▶ Source extract
-- -- --

It may be too early to pronounce a verdict on the above question, but, the possibility of at least growing a human heart to replace or repair the damaged ones may be possible, over a period of time, if not in the near future. This is due to the reported breakthrough in creating a beating rat heart in a laboratory by the Researchers of University of Minnesota.
In a study reported in the Journal ‘Nature Medicine’, Dr.Doris A. Taylor, head of the team summed up the findings in a single sentence. ‘Give nature the tools and get out of the way’. We just took nature’s own building blocks to build a new organ.
The following methodology was followed to conduct the experiment. The researchers removed the cells from dead rat heart, leaving the valves and other structure as scaffolding for new heart cells injected from newborn rats. The cells formed a new beating heart that conducted electrical impulses and pumped a small amount of blood.
This, the researchers believe can be applied to human beings with modifications. It may be possible to grow a human heart by taking stem-cells from a patient’s bone marrow and placing them in a cadaver heart that has been prepared as a scaffold.
For Ms.Taylor who is relatively new to the field of tissue reengineering, what worked in her own words was her belief in the mantra ‘Trust your crazy ideas’. At times it was the height of craziness especially when she had to go the extent of pouring detergents similar to one in shampoos to wash out cells and inject neonatal cardiac cells. Of course, there wa no immediate breakthrough. Progress came through in fits and starts. All possible mistakes were committed.

-- -- --

Reproduce, word for word, the part of the lab-grown rat heart passage between "In a study reported" and "as a scaffold.", inclusive. Nothing in the records is needed here.

-- -- --

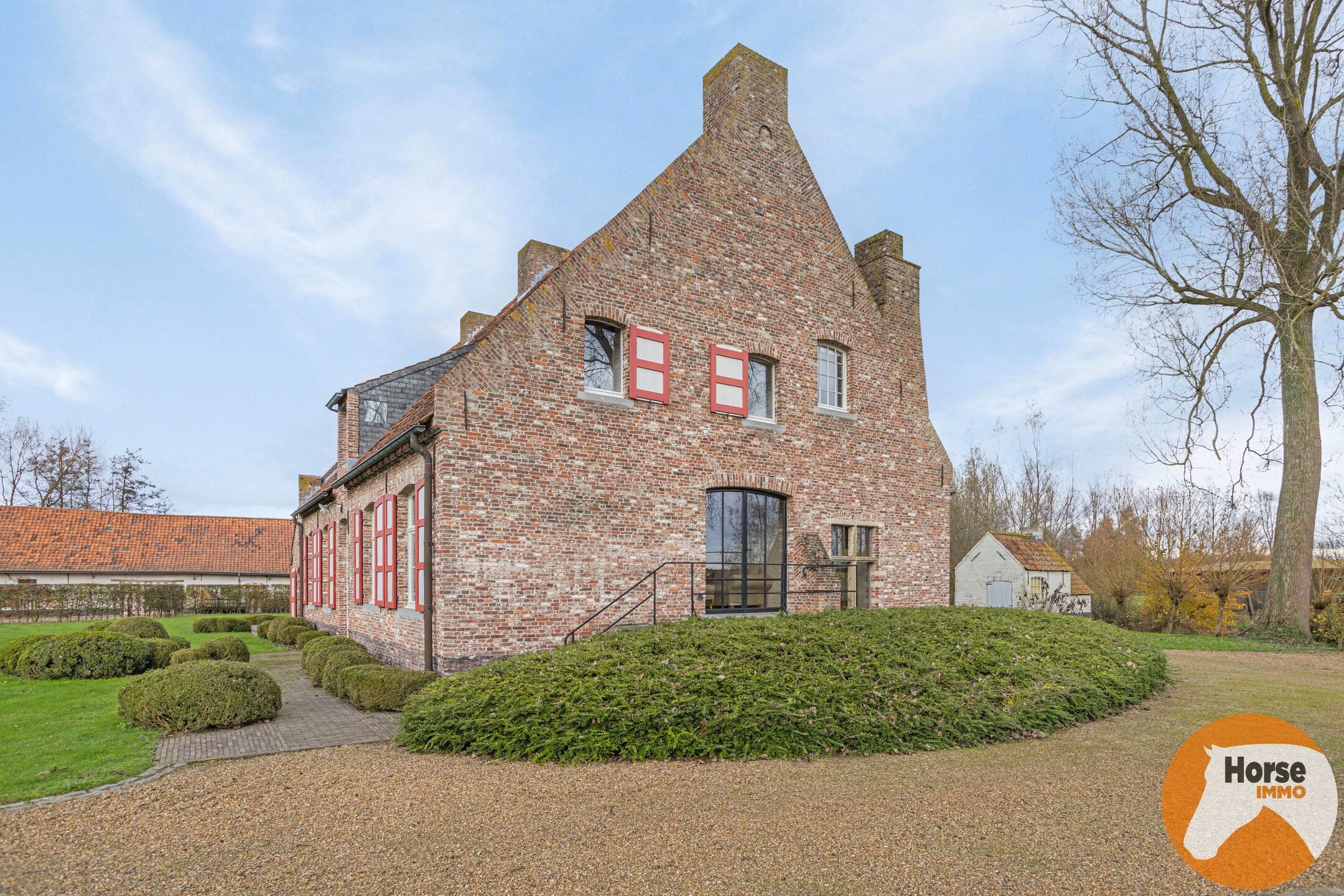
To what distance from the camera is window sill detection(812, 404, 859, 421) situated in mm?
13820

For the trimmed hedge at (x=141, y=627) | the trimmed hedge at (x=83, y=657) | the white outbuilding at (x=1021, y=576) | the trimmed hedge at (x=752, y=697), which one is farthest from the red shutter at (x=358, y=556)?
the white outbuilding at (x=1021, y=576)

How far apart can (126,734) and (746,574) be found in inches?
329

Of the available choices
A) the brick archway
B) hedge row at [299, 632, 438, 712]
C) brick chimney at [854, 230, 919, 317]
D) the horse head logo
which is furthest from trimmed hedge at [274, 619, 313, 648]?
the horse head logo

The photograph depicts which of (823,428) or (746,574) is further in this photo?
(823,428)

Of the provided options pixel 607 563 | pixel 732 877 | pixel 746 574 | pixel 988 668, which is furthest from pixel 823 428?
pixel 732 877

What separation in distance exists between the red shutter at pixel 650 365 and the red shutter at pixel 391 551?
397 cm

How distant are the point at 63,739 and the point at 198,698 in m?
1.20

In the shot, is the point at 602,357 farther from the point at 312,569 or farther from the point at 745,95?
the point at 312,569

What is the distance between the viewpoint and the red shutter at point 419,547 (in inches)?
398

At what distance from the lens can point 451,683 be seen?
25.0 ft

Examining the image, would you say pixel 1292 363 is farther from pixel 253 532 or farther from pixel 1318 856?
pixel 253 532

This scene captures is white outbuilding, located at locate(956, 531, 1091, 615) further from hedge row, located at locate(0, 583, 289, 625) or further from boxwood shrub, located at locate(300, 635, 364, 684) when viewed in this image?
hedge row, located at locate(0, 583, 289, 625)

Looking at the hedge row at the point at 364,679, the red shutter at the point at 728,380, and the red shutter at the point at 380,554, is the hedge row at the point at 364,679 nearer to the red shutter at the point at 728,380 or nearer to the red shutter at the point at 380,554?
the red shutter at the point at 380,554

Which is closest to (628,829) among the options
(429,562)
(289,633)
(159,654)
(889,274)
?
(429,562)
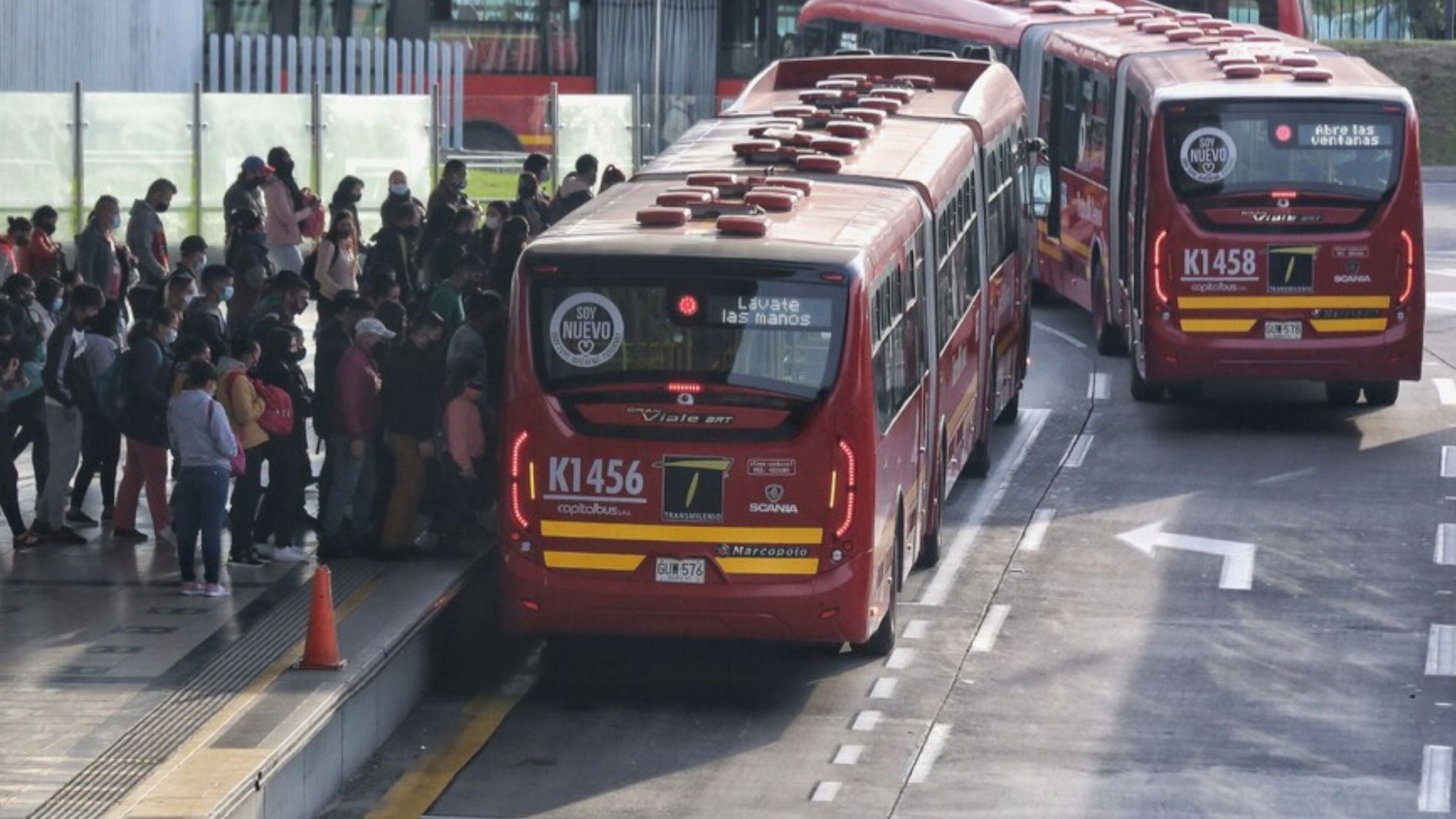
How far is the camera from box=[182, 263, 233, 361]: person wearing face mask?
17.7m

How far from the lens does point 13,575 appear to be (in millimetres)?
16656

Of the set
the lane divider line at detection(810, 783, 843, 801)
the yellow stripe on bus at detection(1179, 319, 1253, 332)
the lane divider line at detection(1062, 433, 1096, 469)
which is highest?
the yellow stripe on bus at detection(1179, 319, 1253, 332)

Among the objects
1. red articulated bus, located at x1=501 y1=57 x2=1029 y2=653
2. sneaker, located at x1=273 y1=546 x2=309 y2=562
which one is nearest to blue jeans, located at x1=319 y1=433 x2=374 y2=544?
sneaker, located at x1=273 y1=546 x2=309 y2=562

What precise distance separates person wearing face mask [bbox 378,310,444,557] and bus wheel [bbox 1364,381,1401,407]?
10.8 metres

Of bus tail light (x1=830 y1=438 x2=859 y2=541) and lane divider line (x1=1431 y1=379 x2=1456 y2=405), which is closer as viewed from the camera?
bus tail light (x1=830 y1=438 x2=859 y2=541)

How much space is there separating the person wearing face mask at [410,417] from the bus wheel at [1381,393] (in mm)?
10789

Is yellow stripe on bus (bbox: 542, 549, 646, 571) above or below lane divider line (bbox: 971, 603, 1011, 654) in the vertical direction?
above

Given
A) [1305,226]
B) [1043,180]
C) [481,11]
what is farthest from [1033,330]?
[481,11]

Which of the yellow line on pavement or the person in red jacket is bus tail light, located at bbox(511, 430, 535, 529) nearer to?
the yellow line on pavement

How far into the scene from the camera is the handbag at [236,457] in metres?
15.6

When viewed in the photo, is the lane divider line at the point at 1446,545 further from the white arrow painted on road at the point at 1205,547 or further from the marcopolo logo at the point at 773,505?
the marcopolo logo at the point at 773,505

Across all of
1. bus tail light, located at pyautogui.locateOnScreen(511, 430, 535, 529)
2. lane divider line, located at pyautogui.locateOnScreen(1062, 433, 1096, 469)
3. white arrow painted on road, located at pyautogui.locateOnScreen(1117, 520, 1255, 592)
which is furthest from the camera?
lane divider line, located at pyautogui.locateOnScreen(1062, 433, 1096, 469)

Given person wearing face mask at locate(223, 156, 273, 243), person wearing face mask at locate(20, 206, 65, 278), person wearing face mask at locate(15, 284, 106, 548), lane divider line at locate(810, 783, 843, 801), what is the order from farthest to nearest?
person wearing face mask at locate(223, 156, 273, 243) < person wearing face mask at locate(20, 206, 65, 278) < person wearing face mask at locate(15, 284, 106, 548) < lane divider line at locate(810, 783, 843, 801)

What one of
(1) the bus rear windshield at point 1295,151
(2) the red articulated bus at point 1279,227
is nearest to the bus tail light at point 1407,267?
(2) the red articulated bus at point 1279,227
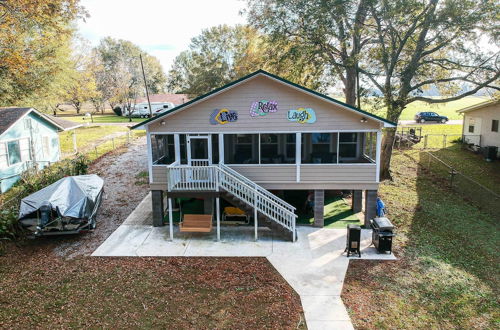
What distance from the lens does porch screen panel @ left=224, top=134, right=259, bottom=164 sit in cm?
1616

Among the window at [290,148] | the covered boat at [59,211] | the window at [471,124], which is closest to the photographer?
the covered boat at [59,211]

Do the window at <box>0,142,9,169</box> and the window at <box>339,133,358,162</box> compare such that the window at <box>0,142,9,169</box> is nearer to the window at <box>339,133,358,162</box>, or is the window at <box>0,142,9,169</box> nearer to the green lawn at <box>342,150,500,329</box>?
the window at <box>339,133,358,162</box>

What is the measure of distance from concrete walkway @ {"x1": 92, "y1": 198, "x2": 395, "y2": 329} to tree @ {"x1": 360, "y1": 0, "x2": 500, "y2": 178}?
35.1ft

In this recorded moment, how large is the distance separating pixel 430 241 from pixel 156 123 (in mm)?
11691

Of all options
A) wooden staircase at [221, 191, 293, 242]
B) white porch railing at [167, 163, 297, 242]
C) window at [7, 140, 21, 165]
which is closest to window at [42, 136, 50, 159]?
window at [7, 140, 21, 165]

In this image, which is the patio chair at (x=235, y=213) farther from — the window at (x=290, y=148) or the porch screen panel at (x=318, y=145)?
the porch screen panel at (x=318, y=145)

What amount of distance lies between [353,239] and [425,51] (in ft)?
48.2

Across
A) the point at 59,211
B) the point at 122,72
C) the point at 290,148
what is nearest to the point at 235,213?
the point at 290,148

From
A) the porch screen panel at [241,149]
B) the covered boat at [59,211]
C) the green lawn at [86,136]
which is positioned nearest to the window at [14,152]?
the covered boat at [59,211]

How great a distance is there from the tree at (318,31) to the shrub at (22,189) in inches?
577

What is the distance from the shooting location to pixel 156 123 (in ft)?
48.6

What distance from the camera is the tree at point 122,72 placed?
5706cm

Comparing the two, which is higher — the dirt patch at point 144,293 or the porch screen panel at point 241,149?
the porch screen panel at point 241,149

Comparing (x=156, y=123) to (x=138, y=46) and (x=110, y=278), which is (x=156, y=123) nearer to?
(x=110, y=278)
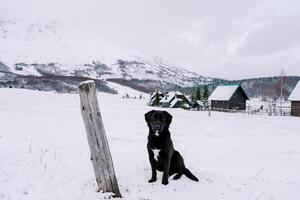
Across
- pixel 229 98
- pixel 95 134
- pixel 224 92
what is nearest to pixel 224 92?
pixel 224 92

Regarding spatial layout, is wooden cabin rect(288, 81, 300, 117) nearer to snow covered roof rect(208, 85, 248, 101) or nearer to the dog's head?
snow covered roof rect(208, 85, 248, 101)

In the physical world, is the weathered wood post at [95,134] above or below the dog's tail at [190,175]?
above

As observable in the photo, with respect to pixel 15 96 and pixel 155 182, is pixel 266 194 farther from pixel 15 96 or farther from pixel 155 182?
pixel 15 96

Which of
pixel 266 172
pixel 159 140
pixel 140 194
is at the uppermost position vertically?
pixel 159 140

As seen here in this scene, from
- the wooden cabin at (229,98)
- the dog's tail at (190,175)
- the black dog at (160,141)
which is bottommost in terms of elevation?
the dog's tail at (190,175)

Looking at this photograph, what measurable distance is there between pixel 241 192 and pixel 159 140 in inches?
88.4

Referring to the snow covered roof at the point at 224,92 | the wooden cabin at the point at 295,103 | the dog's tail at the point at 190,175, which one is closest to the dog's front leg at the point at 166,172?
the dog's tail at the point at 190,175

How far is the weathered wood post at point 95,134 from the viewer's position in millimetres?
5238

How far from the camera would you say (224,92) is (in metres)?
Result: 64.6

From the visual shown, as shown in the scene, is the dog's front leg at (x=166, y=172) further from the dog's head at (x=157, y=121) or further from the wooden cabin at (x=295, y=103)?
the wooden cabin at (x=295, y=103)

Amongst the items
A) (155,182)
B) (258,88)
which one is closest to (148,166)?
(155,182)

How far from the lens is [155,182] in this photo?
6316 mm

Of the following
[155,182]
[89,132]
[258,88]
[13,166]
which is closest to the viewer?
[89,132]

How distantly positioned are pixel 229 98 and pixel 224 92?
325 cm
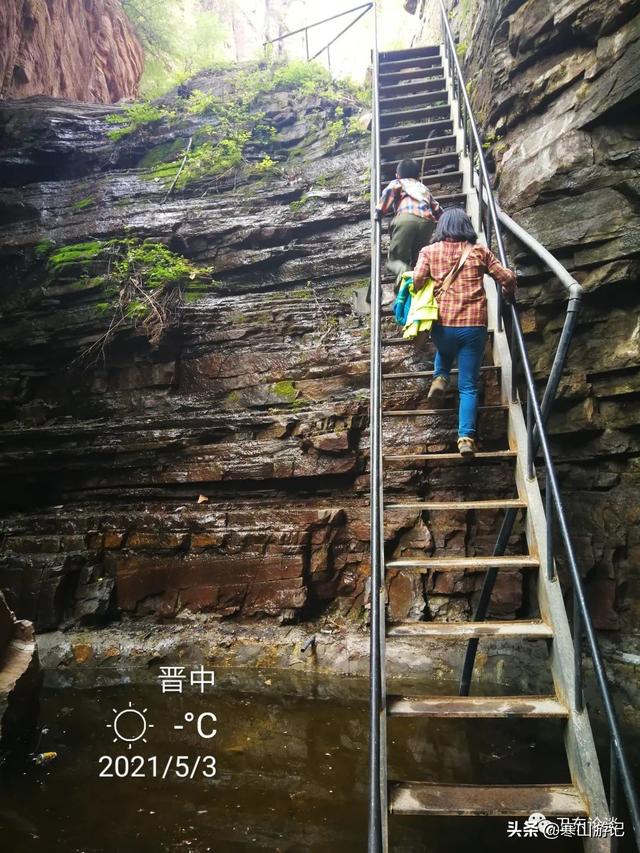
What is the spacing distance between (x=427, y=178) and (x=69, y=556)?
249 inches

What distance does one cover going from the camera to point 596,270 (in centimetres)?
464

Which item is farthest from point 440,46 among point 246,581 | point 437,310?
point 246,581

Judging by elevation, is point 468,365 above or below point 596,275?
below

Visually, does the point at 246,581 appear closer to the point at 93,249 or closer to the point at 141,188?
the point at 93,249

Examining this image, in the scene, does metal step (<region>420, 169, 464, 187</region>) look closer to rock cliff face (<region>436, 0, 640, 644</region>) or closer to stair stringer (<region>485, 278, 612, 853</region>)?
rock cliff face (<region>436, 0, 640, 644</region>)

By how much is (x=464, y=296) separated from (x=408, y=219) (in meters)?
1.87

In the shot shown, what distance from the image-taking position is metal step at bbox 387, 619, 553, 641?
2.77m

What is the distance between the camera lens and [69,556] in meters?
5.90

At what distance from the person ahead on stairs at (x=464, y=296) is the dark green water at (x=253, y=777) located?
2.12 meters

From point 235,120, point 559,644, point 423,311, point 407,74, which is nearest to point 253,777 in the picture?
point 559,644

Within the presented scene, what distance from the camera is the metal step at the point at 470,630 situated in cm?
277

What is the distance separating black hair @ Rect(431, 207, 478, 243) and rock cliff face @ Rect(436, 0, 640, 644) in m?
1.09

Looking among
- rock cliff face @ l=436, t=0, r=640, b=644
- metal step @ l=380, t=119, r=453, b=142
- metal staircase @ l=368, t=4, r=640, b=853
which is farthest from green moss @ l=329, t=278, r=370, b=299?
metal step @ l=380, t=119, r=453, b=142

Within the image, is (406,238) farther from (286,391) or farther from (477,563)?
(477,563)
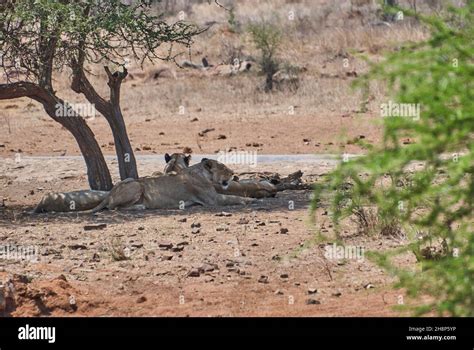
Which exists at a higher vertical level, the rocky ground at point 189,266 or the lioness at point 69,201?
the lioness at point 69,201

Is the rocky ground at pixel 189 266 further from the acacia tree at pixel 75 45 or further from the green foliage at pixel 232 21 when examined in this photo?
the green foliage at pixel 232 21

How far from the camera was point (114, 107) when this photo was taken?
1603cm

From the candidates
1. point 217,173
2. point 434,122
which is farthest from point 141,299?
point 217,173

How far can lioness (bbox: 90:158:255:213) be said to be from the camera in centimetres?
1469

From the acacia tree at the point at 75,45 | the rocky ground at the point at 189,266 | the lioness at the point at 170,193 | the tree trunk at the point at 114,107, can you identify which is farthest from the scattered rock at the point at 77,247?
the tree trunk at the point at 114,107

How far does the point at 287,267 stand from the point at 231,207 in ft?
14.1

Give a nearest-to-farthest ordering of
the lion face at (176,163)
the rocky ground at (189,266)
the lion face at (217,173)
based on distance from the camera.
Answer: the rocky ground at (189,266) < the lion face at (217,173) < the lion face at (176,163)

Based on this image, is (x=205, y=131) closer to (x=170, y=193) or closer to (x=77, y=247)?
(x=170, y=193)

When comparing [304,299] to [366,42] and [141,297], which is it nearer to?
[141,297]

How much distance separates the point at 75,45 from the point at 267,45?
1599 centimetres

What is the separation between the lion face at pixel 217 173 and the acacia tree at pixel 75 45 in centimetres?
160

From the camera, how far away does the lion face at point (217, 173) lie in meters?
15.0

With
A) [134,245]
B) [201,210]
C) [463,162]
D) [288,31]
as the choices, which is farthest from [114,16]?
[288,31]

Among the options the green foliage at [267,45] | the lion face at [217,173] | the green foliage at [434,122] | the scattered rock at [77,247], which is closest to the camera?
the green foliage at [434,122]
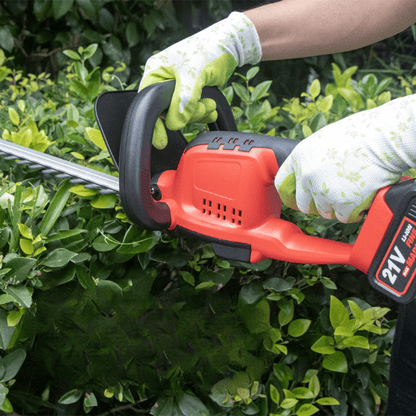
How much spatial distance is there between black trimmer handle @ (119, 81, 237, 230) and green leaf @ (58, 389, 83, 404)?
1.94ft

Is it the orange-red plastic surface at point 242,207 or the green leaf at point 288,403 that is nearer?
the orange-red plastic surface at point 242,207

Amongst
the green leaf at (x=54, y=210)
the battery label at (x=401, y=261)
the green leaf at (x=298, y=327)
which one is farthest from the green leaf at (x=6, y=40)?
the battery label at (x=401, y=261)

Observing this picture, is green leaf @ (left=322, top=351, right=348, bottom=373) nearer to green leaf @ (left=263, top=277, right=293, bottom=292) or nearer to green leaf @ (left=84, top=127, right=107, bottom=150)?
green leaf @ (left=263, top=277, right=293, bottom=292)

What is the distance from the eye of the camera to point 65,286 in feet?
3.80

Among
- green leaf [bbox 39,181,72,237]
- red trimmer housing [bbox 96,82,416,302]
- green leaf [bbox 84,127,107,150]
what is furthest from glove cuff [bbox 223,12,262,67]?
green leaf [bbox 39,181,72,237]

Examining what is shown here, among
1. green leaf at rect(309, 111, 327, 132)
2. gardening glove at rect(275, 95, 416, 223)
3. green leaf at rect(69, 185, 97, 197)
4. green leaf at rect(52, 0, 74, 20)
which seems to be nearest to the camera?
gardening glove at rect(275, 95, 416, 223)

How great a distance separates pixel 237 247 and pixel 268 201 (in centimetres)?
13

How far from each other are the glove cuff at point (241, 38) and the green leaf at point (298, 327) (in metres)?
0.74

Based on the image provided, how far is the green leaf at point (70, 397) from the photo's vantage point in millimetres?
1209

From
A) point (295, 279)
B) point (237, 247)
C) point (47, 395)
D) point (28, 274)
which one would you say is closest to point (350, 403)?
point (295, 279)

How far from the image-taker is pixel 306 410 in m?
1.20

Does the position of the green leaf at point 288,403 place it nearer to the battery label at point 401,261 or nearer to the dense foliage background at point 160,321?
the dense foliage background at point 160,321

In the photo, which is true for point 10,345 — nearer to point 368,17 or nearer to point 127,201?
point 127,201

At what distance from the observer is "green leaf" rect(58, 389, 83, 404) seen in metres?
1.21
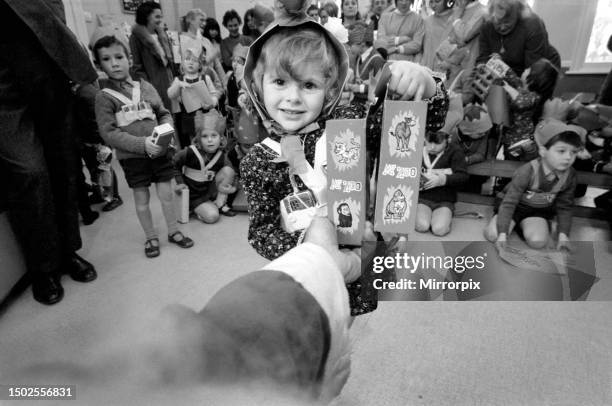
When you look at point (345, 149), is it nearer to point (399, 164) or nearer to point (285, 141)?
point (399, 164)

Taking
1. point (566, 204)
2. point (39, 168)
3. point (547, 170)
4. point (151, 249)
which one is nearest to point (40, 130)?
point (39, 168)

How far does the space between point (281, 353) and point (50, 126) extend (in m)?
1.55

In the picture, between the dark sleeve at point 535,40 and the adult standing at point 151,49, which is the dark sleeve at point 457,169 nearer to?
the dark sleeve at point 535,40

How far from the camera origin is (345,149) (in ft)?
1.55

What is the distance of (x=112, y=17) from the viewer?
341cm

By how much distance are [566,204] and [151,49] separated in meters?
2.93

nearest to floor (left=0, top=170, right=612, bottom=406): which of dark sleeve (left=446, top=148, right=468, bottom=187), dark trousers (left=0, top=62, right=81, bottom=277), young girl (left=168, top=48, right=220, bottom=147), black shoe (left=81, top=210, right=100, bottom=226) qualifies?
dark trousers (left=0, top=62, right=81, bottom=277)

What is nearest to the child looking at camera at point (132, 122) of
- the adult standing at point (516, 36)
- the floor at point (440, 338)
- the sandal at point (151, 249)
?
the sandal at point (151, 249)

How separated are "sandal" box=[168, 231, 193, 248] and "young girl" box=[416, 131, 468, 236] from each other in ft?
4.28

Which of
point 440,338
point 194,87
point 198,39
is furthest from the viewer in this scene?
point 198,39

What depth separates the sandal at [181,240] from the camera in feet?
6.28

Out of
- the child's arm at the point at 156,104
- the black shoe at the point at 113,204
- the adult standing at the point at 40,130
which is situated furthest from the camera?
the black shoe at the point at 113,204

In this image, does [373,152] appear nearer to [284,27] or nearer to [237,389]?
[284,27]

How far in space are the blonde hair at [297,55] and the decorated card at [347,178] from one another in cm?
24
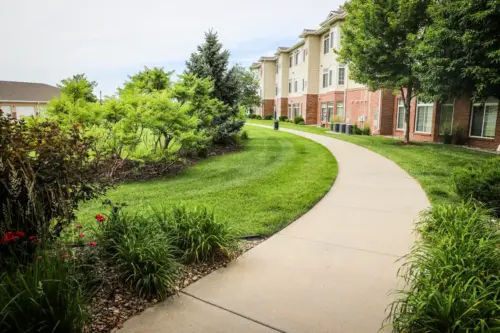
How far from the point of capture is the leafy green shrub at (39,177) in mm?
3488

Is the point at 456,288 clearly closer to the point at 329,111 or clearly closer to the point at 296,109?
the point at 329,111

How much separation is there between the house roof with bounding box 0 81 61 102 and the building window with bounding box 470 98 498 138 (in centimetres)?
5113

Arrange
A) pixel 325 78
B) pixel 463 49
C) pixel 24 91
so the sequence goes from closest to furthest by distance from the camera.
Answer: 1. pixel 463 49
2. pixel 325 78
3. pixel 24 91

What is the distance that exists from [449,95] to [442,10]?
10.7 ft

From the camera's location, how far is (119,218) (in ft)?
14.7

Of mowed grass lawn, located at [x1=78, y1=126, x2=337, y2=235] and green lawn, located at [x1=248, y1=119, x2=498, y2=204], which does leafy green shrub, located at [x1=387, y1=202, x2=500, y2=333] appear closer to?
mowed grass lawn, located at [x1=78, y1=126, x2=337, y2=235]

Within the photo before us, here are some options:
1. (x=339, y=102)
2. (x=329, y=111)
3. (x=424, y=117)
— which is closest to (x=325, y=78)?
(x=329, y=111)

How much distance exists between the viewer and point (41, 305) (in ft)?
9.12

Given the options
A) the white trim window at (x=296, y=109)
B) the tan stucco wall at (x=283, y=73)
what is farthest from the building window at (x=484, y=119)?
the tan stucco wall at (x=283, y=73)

-- -- --

▶ Reply to the task
In a study reported in the Journal ‘Nature Medicine’, Dr.Doris A. Taylor, head of the team summed up the findings in a single sentence. ‘Give nature the tools and get out of the way’. We just took nature’s own building blocks to build a new organ.
The following methodology was followed to conduct the experiment. The researchers removed the cells from dead rat heart, leaving the valves and other structure as scaffolding for new heart cells injected from newborn rats. The cells formed a new beating heart that conducted electrical impulses and pumped a small amount of blood.
This, the researchers believe can be applied to human beings with modifications. It may be possible to grow a human heart by taking stem-cells from a patient’s bone marrow and placing them in a cadaver heart that has been prepared as a scaffold.